Page images and extracted text

###

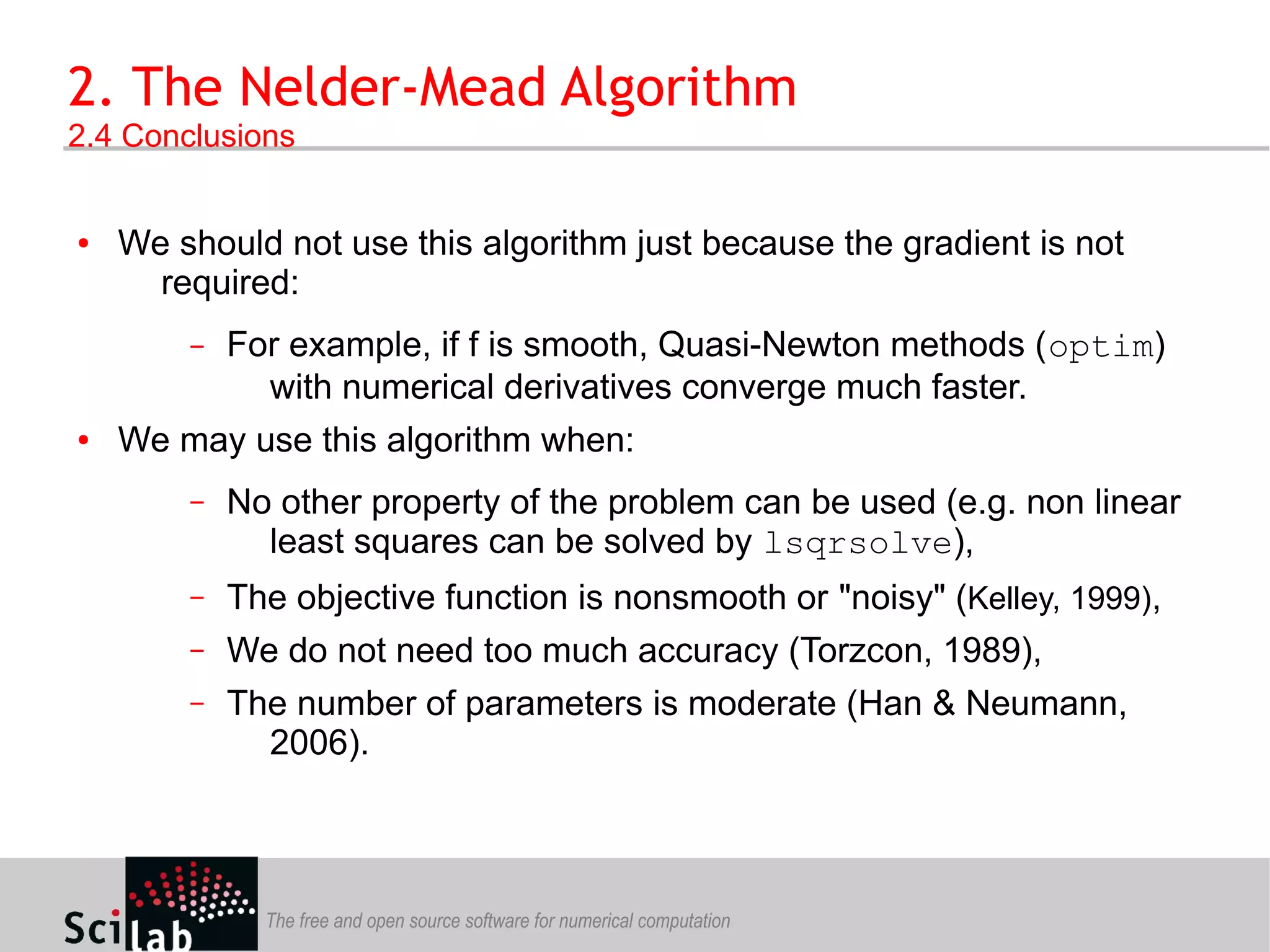 2. The Nelder-Mead Algorithm
2.4 Conclusions

• We should not use this algorithm just because the gradient is not required:

– For example, if f is smooth, Quasi-Newton methods (optim) with numerical derivatives converge much faster.

• We may use this algorithm when:

– No other property of the problem can be used (e.g. non linear least squares can be solved by lsqrsolve),

– The objective function is nonsmooth or "noisy" (Kelley, 1999),

– We do not need too much accuracy (Torzcon, 1989),

– The number of parameters is moderate (Han & Neumann, 2006).

Scilab The free and open source software for numerical computation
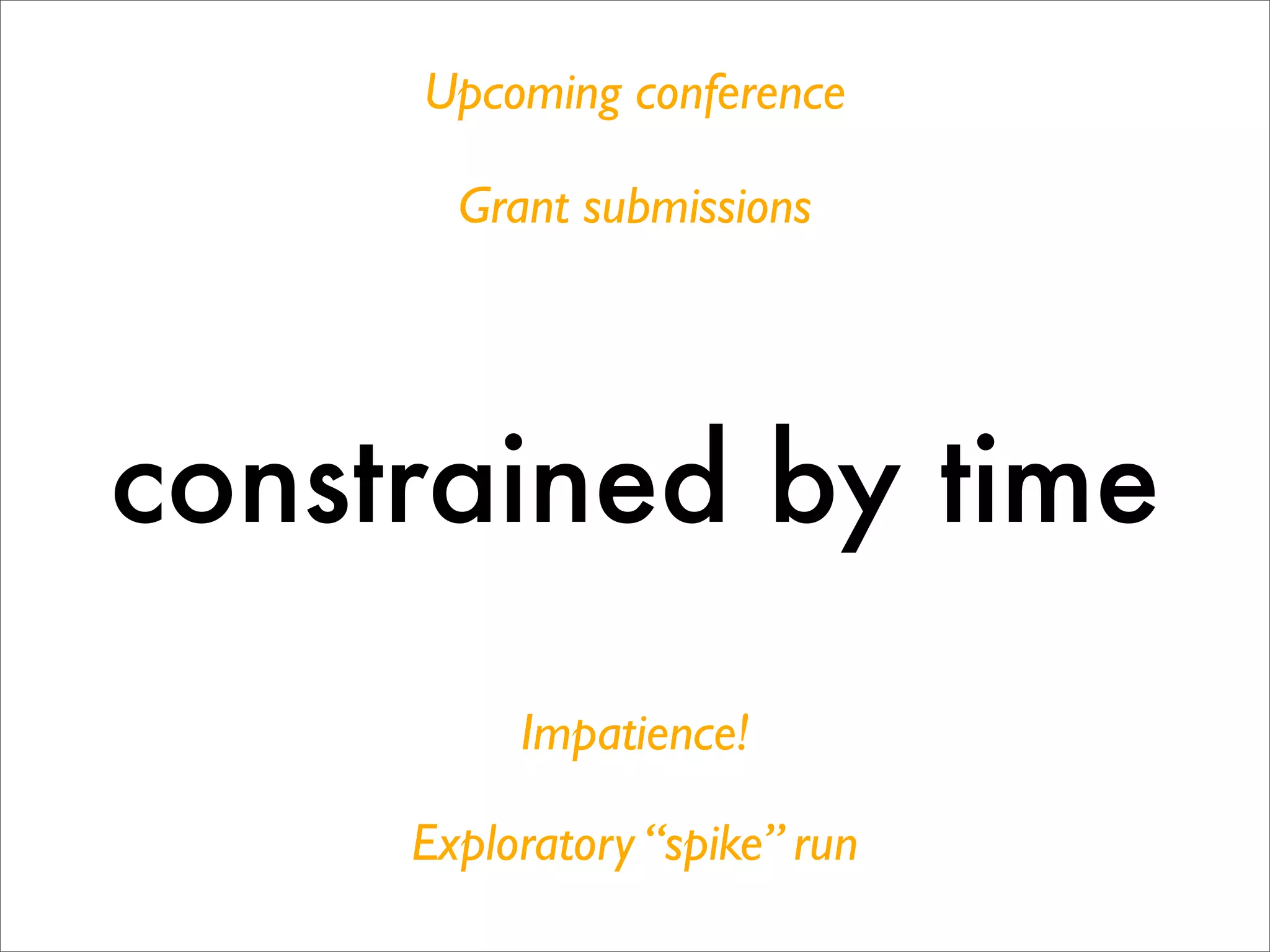 Upcoming conference

Grant submissions

constrained by time

Impatience!

Exploratory “spike” run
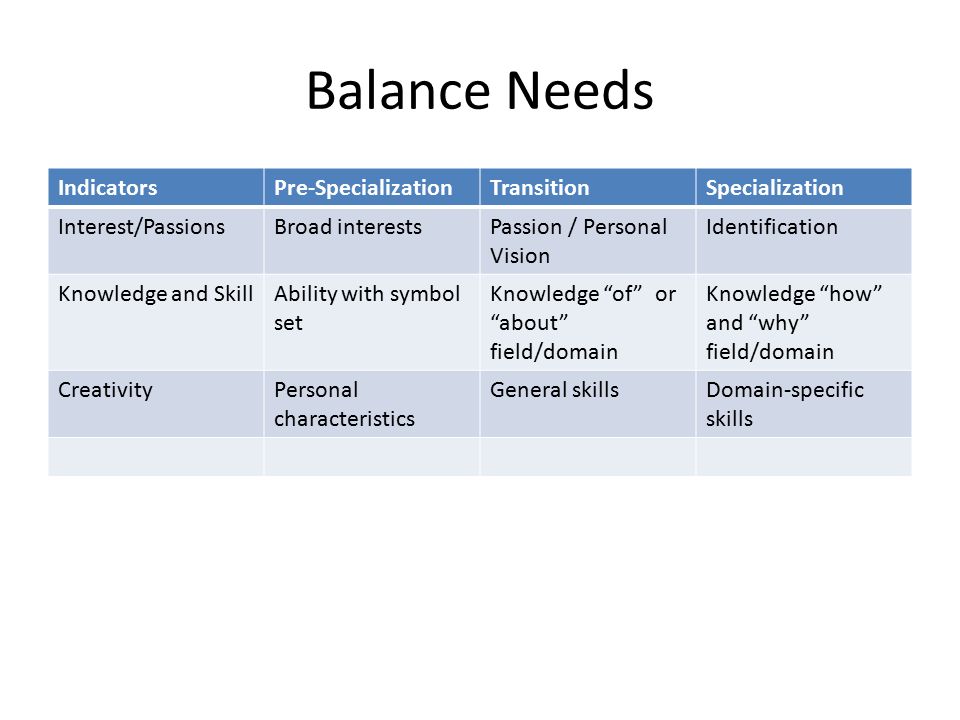 Balance Needs

| Indicators | Pre-Specialization | Transition | Specialization |
|---|---|---|---|
| Interest/Passions | Broad interests | Passion / Personal Vision | Identification |
| Knowledge and Skill | Ability with symbol set | Knowledge “of” or “about” field/domain | Knowledge “how” and “why” field/domain |
| Creativity | Personal characteristics | General skills | Domain-specific skills |
| | | | |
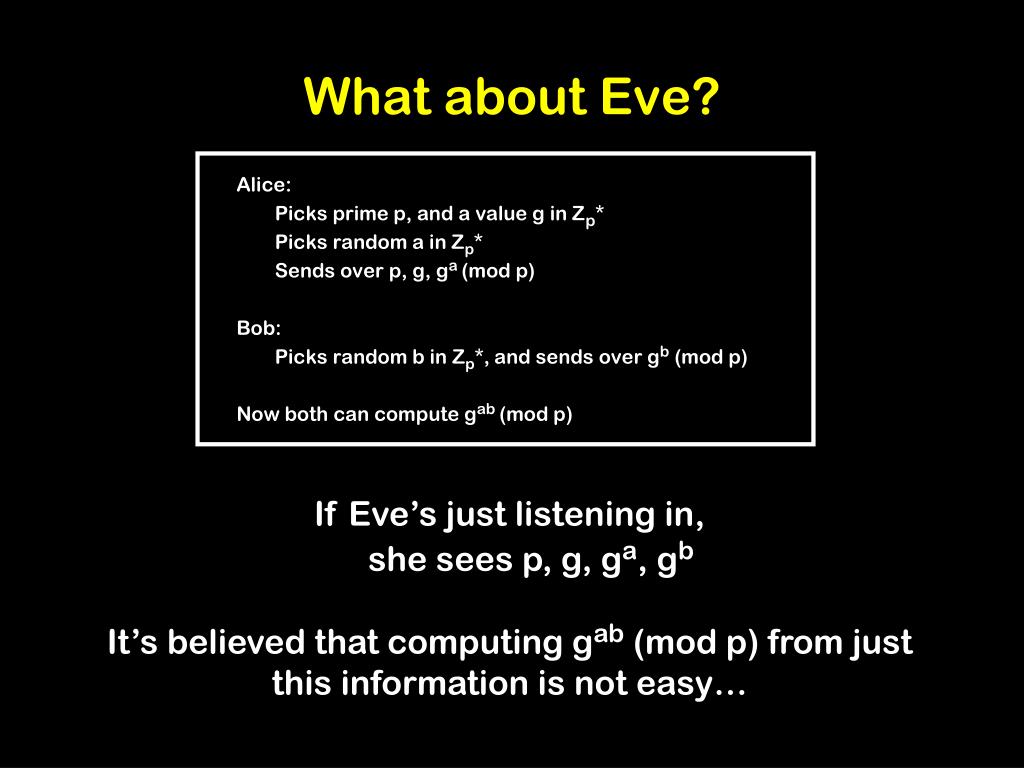 What about Eve?

Alice:
Picks prime p, and a value g in $Z_p^*$
Picks random a in $Z_p^*$
Sends over p, g, $g^a$ (mod p)

Bob:
Picks random b in $Z_p^*$, and sends over $g^b$ (mod p)

Now both can compute $g^{ab}$ (mod p)

If Eve's just listening in,
she sees p, g, $g^a$, $g^b$

It's believed that computing $g^{ab}$ (mod p) from just this information is not easy…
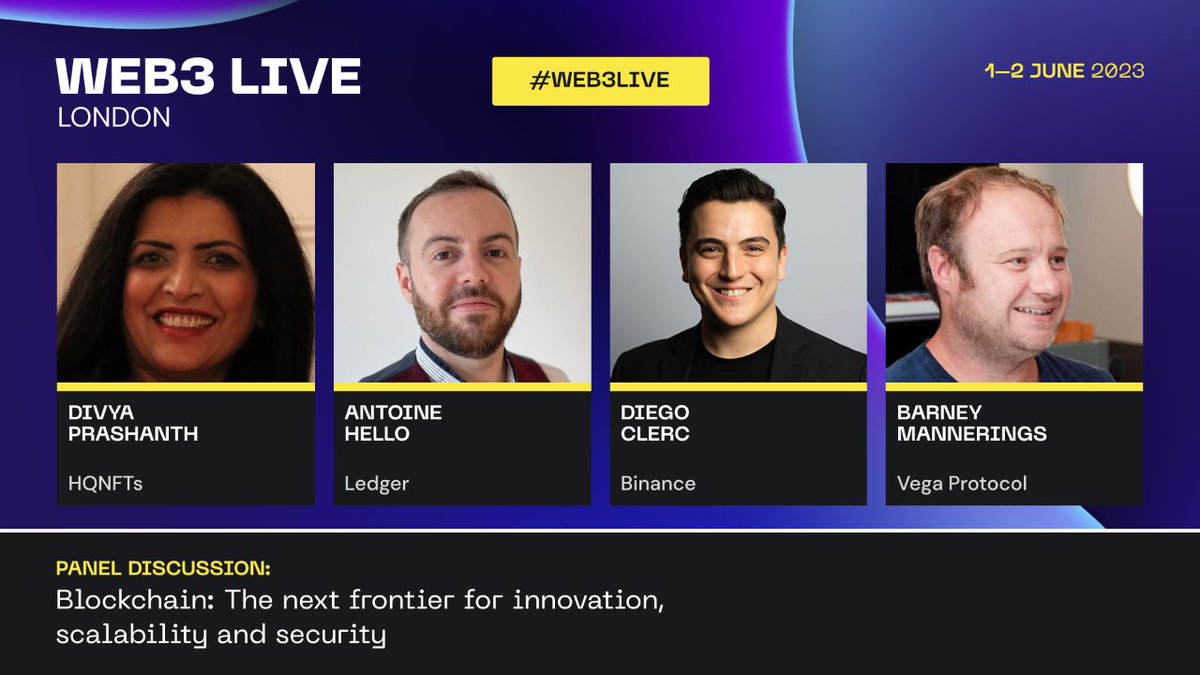 WEB3 LIVE
LONDON

#WEB3LIVE

1–2 JUNE 2023

DIVYA PRASHANTH

HQNFTs

ANTOINE HELLO

Ledger

DIEGO CLERC

Binance

BARNEY MANNERINGS

Vega Protocol

PANEL DISCUSSION:
Blockchain: The next frontier for innovation, scalability and security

###

TASK TO COMPLETE: All lines from the one that contains "Now both can" through the last line of the data should be retyped exactly, with the pictures left out.

ANSWER SPACE:
Now both can compute $g^{ab}$ (mod p)

If Eve's just listening in,
she sees p, g, $g^a$, $g^b$

It's believed that computing $g^{ab}$ (mod p) from just this information is not easy…
 WEB3 LIVE
LONDON

#WEB3LIVE

1–2 JUNE 2023

DIVYA PRASHANTH

HQNFTs

ANTOINE HELLO

Ledger

DIEGO CLERC

Binance

BARNEY MANNERINGS

Vega Protocol

PANEL DISCUSSION:
Blockchain: The next frontier for innovation, scalability and security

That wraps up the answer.